You don’t have to decay every counter. Just keep a global decay factor.
At first that sounded impossible. How could a single number replace a million multiplications? Then I worked it out, and it suddenly made perfect sense.
All exponential decay means is multiplying by the same factor over time, and as I learnt 20+ years ago, multiplication is commutative. You can apply it now, later, or never; the math is identical.
So instead of touching every counter, you maintain one variable:
G = 1.0 # global decay factor
last_decay = now()
λ = 1 / τ # decay rate
Each time time moves forward, update it:
Δt = now() - last_decay
G *= exp(-λ * Δt)
last_decay = now()
Then, when adding a new event, scale it by the inverse of that global decay:
cms[row][hash_i(key)] += 1.0 / G
and when reading, multiply the estimate by G:
est = min(cms[row][hash_i(key)] for row in cms_rows)
return est * G
Mathematically, the scaling cancels → (1 / G) × G = 1
Every new event counts exactly as one hit now. Everything that happened in the past quietly fades as G shrinks.

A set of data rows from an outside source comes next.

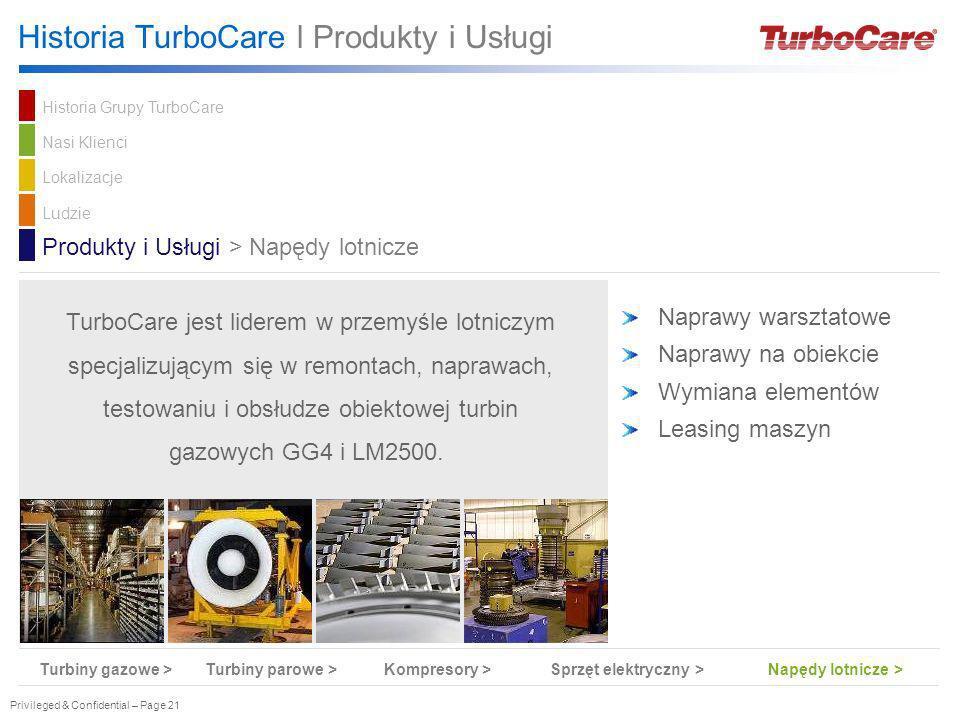 Privileged & Confidential – Page 21 Historia TurboCare l Produkty i Usługi Naprawy warsztatowe Naprawy na obiekcie Wymiana elementów Leasing maszyn Pr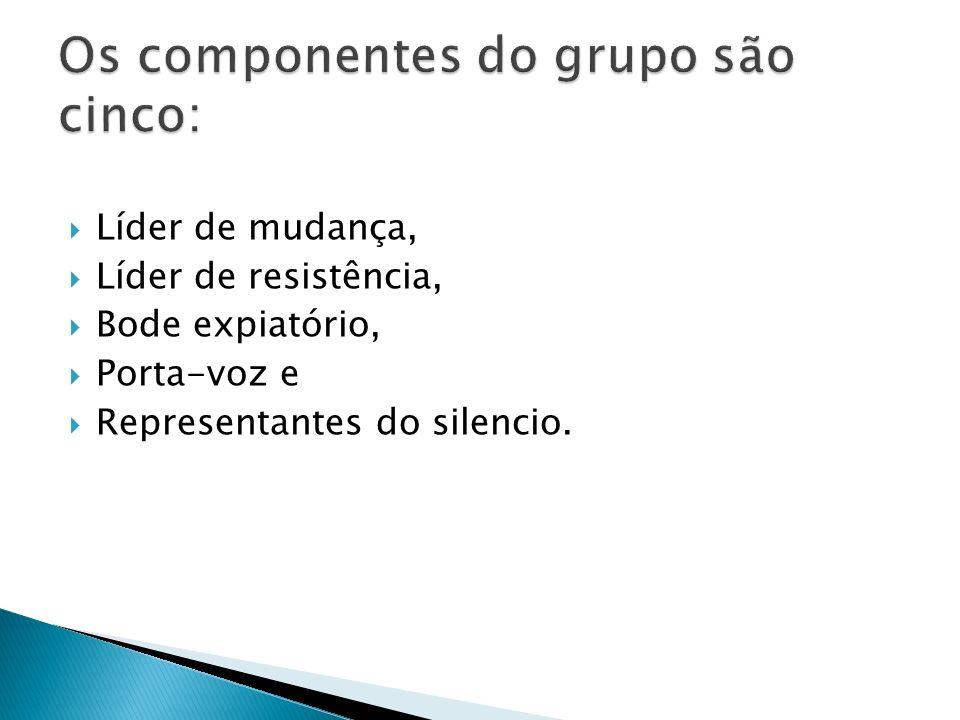 Os componentes do grupo são cinco:
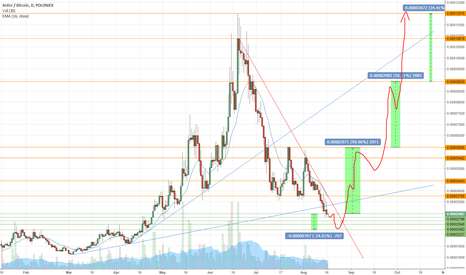 ARDRBTC: Ardor End of the correction at the horizion?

No loops. No background sweeps. The whole structure forgets continuously.
At that moment, the idea clicked completely. All the counters live in a decayed coordinate system. You’re not storing real counts, you’re storing counts divided by G. As time moves forward, that coordinate system compresses. When you multiply by G again on read, you get the current reality. Elegant, right?
What fascinates me now is how general the pattern is. It’s one of those ideas that’s both mathematical and deeply practical yet simple. You can forget continuously without ever looping over your past.